Continuing the retro vibe, The Murlocs played to a packed heaving crowd on the main stage. Listening to their bluesy tones is like being handed a smooth shot of bourbon in an old New Orleans speakeasy. The harmonica howls. The vocals are raspy and shrill. The sound washes you over with an easy-going atmosphere that sways you into an appreciative swing of the knees. Ambrose is an impressive front man flitting across the stage screaming fervidly into the microphone. Every sound is heartfelt and haunting just like the piercing bends of the harmonica’s eerie notes.

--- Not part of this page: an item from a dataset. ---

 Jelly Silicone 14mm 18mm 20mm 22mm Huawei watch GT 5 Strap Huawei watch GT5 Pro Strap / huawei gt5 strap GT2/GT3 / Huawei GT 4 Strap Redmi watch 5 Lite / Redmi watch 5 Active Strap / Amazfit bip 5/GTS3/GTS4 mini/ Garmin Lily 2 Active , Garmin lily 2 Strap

The band entertained the crowd with a funky version of Hot Chocolate’s Everyone’s a Winner with a soulful, bopping bass that had everyone whooping and dancing with delight. Almost as entertaining, was the guitarist’s choice of outfit, who had bizarrely donned a leopard print dress and black stockings.
Energy levels almost exhausted from an already intense line-up, a large quantity of the crowd dispersed to convalesce outside. But despite the thinned out audience The Laurels still assailed the remainder with a barrage of fuzzy, loud music. Like a lovechild of Black Rebel Motorcycle Club and Kasabian their sound is grungy, but upbeat and indie. With plenty of reverb and biting riffs the band had the audience head banging and jumping around.

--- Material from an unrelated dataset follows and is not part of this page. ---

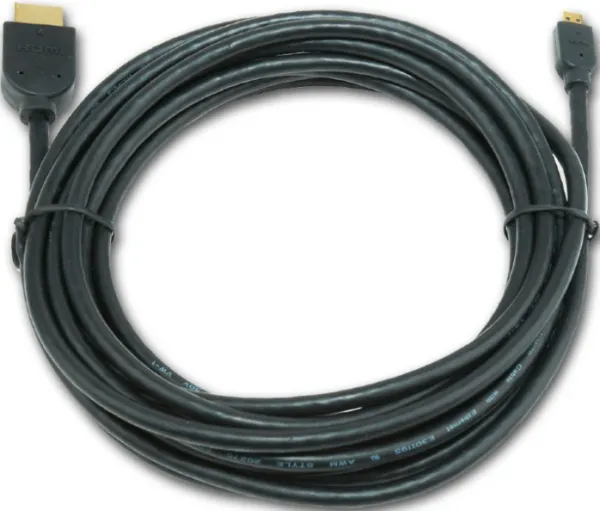 GEMBIRD CC-HDMID-15 Gembird HDMI male to micro D-male black kabl4.5 m Slika 3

At 11pm the long-awaited King Gizzard & The Lizard Wizard took to the main stage. Lead singer Stu McKenzie made an immediate impression wearing a NASA jumpsuit and outlandish 80s sunglasses. The crowd went crazy as soon as the music started, moshing and jumping and yelling. Long hair flailed in the air and large inflatable crocodiles were thrown about amongst crowd surfing youths. The band were born to play live; the apparent talent on their records is multiplied tenfold on stage. With seven members, including two drummers, they still managed to sound flawlessly tight. Each song was extended with indulgent instrumentals featuring harmonica solos from Ambrose, bizarre monotone vocals and noises from Stu and a profusion of psychedelic, sound.

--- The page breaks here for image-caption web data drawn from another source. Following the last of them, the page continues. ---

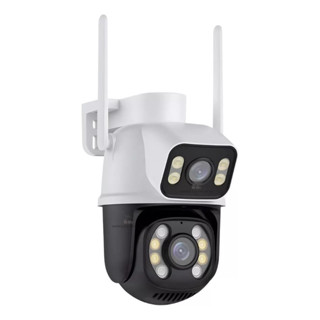 Ip Camera Externa Wifi Dupla Lentes 2 Em 1 Visao Noturna em Oferta na Shopee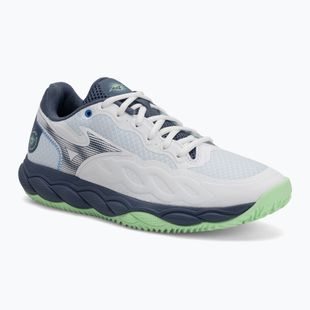 Vyriški teniso batai Mizuno Wave Enforce Court CC white/ vintage indigo/ neo mint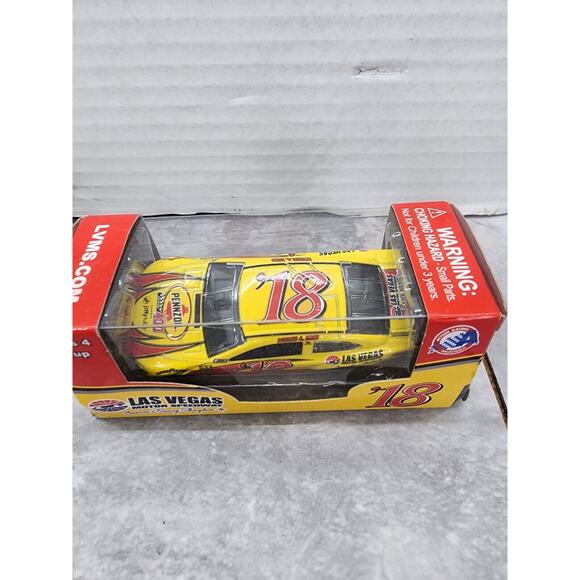 Nascar Action Racing Collectibles Las Vegas Motor Speedway 1:64 Scale Yellow Car - Picture 2 of 6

King Gizzard & The Lizard Wizard meld so many genres into their avant-garde sound it is hard to specifically label them. Head On/Pill is like a Beatles meets Brian Jonestown Massacre melding of slow guitar chords and sparse crashing drumming with undulating sitar sounds. And then as if birthed from an entire different planet they have The River a Parisian summer stroll through a 60s jazz café. And then even more different they have Hot Wax, which sounds like a stoned garage version of Grimes Oblivion with a hint of funk. As soon as this track began playing fans clambered onto the stage to jive amidst the already crowded musicians. Body after body appeared on stage swinging and clapping until the stage was packed with an orgy of zealous kids. The atmosphere was jubilant and free-spirited, as if anything were possible. The conventional barrier between musician and fan had been transcended to a beautiful celebration of sound and bohemian philosophy. When eventually the scene descended into slight chaos, with Stu being jostled to the edge of the stage and the keyboard accidentally unplugged, the band politely asked everyone to get off. In a surging wave of limbs they threw themselves blithely atop of the remaining crowd to surf and fall.
King Gizzard & The Lizard Wizard was as spirited and whacky as their inebriated fans (which included many members of the supporting bands who crashed the stage to converge in a dancing frenzy). Their set was the perfect exhilarating zenith to a night of crazy revelry.